Sadly, that manifesto commitment, like the promises to establish a Welsh language newspaper and support student top up fees, has been sacrificed on the altar of political power to the extent that there is no visible difference between the policies of this coalition government and the last Labour administration.

Even if they cannot fulfil their election promise to radically reduce business rates across Wales, then nationalist ministers could at least lobby their cabinet colleagues to stop the 5 per cent increase which will disproportionately affect small businesses in every community across the land.

However, given their track record to date, it seems unlikely that their political partners will listen.

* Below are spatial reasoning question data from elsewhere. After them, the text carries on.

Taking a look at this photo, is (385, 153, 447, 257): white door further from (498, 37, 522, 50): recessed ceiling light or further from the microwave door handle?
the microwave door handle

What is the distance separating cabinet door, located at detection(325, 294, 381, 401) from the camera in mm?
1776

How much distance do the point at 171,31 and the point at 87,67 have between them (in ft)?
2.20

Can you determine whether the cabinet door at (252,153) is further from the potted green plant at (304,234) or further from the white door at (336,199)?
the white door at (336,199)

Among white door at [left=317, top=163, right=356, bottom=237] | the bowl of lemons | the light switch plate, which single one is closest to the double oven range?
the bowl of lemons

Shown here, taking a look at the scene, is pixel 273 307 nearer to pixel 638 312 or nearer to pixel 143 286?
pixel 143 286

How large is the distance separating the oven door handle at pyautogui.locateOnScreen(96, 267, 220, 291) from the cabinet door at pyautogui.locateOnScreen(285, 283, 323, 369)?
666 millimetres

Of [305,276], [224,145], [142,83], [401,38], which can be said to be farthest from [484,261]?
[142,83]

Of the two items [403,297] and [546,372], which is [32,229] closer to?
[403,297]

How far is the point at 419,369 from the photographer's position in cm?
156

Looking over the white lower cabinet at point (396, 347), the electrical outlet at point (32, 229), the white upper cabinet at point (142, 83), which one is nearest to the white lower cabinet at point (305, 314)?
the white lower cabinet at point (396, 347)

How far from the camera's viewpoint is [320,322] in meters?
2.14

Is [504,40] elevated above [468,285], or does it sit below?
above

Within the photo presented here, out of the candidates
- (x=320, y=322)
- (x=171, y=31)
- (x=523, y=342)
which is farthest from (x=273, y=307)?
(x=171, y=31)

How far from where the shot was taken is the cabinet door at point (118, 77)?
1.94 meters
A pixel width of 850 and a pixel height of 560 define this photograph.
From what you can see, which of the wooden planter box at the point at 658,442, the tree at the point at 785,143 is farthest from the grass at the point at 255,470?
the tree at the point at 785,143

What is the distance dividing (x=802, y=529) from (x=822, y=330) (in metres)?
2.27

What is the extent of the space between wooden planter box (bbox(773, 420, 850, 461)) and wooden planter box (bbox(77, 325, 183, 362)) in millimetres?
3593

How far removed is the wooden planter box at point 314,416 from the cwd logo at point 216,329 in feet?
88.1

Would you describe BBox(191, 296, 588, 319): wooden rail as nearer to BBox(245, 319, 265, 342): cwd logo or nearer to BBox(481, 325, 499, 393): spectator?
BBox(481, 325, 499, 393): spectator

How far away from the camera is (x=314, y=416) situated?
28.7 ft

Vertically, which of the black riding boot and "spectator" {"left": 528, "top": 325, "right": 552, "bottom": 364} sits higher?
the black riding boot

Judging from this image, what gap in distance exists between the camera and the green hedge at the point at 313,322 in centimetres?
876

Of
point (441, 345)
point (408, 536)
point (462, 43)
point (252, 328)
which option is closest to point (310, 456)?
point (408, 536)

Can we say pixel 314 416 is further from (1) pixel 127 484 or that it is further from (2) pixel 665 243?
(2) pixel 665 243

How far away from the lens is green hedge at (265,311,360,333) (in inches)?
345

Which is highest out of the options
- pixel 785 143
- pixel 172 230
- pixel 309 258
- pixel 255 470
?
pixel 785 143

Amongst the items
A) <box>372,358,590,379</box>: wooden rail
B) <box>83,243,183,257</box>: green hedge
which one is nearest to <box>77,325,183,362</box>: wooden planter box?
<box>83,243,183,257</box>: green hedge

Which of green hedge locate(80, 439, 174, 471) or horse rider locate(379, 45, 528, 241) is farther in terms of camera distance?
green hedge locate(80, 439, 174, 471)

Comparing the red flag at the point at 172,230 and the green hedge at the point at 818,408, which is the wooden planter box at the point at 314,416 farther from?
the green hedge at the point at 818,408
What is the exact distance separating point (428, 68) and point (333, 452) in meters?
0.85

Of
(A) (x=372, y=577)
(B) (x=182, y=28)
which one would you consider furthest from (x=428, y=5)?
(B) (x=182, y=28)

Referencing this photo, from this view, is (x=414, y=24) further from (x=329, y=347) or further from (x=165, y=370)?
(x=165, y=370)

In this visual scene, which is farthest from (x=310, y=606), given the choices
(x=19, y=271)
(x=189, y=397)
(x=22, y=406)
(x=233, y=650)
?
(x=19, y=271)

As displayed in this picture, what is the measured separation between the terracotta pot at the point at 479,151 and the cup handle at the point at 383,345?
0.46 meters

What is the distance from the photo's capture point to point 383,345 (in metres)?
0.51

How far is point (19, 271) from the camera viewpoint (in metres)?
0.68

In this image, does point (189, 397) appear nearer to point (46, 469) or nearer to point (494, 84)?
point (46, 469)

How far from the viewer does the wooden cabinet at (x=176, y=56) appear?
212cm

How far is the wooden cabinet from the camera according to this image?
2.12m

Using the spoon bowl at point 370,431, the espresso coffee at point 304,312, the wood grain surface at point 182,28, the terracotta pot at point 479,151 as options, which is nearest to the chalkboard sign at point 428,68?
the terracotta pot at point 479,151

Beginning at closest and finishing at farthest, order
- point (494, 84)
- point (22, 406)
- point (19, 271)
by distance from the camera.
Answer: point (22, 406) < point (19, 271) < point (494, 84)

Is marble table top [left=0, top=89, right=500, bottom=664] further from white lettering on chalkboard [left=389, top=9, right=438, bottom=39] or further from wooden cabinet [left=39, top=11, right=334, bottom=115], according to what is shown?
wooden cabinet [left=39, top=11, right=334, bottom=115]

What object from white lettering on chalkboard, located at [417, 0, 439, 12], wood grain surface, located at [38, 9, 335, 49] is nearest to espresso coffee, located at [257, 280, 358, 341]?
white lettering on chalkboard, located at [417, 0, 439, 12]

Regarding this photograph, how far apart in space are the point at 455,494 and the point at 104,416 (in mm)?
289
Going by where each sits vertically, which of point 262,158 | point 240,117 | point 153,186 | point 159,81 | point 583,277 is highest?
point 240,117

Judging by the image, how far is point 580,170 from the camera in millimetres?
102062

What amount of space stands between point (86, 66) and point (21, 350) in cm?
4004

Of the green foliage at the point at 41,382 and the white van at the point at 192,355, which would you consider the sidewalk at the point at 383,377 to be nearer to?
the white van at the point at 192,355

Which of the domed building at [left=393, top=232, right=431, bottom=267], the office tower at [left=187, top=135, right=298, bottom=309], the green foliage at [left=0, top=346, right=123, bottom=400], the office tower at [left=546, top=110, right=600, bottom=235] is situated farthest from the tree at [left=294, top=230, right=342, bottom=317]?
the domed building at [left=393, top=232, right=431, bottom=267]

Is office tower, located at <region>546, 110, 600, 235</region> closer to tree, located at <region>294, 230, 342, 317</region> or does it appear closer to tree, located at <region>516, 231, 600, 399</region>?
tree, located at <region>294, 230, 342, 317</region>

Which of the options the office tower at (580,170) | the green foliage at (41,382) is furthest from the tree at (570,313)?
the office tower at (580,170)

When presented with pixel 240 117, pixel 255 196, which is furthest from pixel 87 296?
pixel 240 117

There is not a week that goes by when the Assembly Government claims that it has listened to businesses at the various economic summits held up and down the land over the last five months. Yet how many of the small businesses at the heart of every community in North Wales, such as the local greengrocer, butcher, shopkeeper, baker or pub owner, will actually benefit from any of the grand schemes announced?

The Assembly Government would argue that it introduced a £7 million rate relief scheme last autumn to help small firms in Wales. Yet, compare this sum to the £48 million which will be handed to large manufacturing companies across Wales under the ProAct scheme.

Worse still, think of the £290 million that is spent on the bloated bureaucracy that makes up our so-called business support sector in Wales, a sector that has been reorganised so often and given so many different names that many businesses are clueless about what can be done to help them.

Perhaps, as a prominent businessperson said to me last week, the time has come to give a large part of the hundreds of millions spent on business support directly to businesses through cutting their rates. At least they could then choose how to spend their own money in developing their business.

Those of us who support devolution do so partly because it gives us the opportunity to have different policies to those across the border. Wales, with a larger proportion of smaller businesses than England, should focus its economic policies on directly supporting its small firm sector at a time when it needs it the most.